It doesn't warrant a response.
As for not giving an explicit indication that she wanted him to stop: well, explicit indications can't be the whole story (otherwise we're back to saying that women who keep quiet for the sake of avoiding something worse haven't actually been raped).
Look: I'm not completely familiar with Swedish rape law. But it doesn't seem to have stopped Swedish people having sex.
And the food analogy isn't as easily overturned as you suggest. At the outside, all your response shows is that it might be possible for a person to be OK with the idea of another having sex with her in her sleep. I'll concede that (though your claim here undermines your previous notion that consent has to be explicit).

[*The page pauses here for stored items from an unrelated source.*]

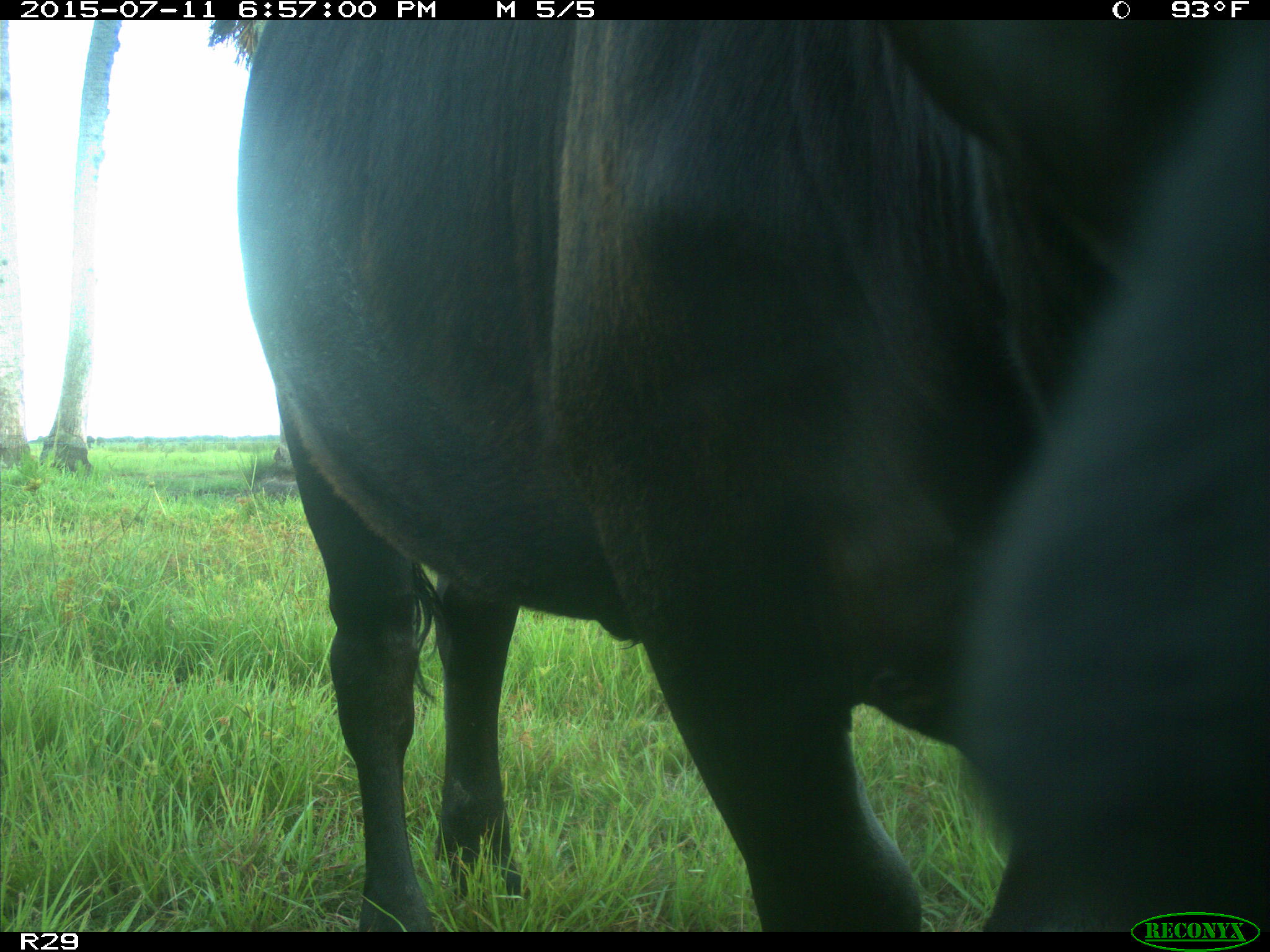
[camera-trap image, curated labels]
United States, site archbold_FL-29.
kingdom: Animalia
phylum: Chordata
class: Mammalia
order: Artiodactyla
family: Bovidae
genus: Bos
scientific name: Bos taurus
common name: domestic cow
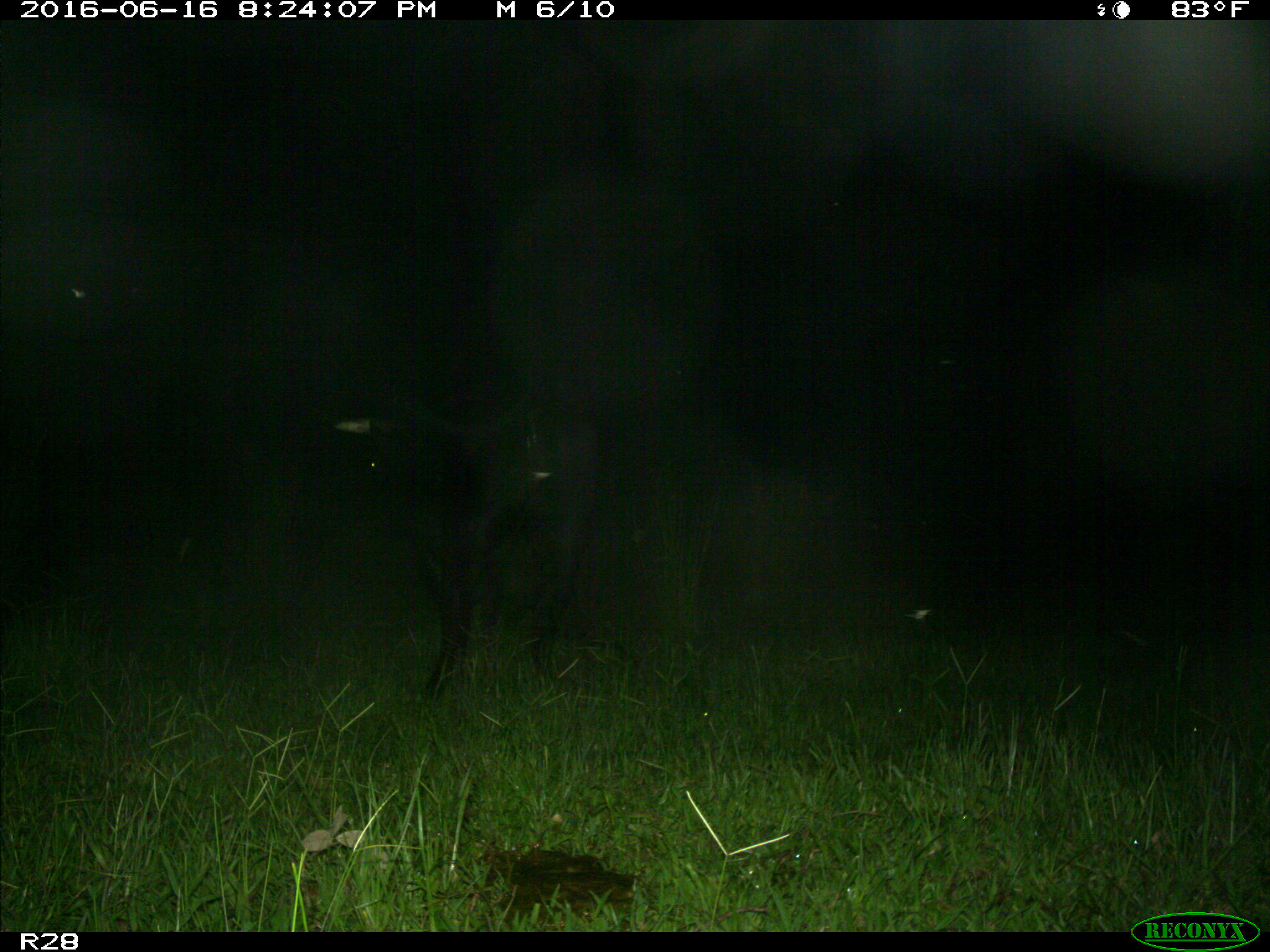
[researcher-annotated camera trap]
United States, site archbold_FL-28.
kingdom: Animalia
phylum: Chordata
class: Mammalia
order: Artiodactyla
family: Bovidae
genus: Bos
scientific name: Bos taurus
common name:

But the fact that it's possible doesn't mean that it's even vaguely legitimate to assume that there's this kind of ongoing consent; and there're big questions that remain. I mean: isn't it more reasonable to assume that, in situations of nothing explicit being said, a sleeping person is not a suitable sexual partner?
The opposite seems to amount to the idea that a man is entitled to sex with someone just on the grounds that he's had sex with her in the recent past. And that, just in case I've not been clear, is nuts.
( , Tue 21 Aug 2012, 19:06, Reply)

...If she'd woken up and decided she liked it and carried on, it's not rape anymore. Merely someone being kinky. It's that I struggle with and, perhaps unwisely, labelled a 'grey area'.
And to be clear, I am not suggesting sexually assaulting passed out/unconcious/automatically assuming sleeping women are up for it is acceptable. It's clearly not.
Anyways, really have to go now...
( , Tue 21 Aug 2012, 19:13, Reply)

... it's not rape anymore. Yes it is. Legally it is, and morally it is, precisely because one person started having sex with another without that other's even knowing about it, let alone going along with it.
How dumb do you have to be, or with what sense of entitlement, not to see that?
( , Tue 21 Aug 2012, 19:23, Reply)

Let's all hand ourselves in.
( , Tue 21 Aug 2012, 20:33, Reply)

Just for reference: www.legislation.gov.uk/ukpga/2003/42/part/1
And as for the non-legal aspect of your claim: you seem to be sugggesting that it might be permissible to start having sex with someone in her sleep on the off-chance that she thinks that that's a good idea if and when she wakes up. If you genuinely do think that, you're utterly beneath contempt.
( , Tue 21 Aug 2012, 21:18, Reply)

...maybe i'm not explaining myself correctly, maybe you're just seeking out things to critisize. You've certainly ignored things i've said and jumped to your own conclusions about others.
Your link is interesting. Especially 1 (2).
Since you're incapable of debating without resorting to personal insults and debasements, goodnight.
And in case you're not sure, i'm not in favour of or support any kind of rape.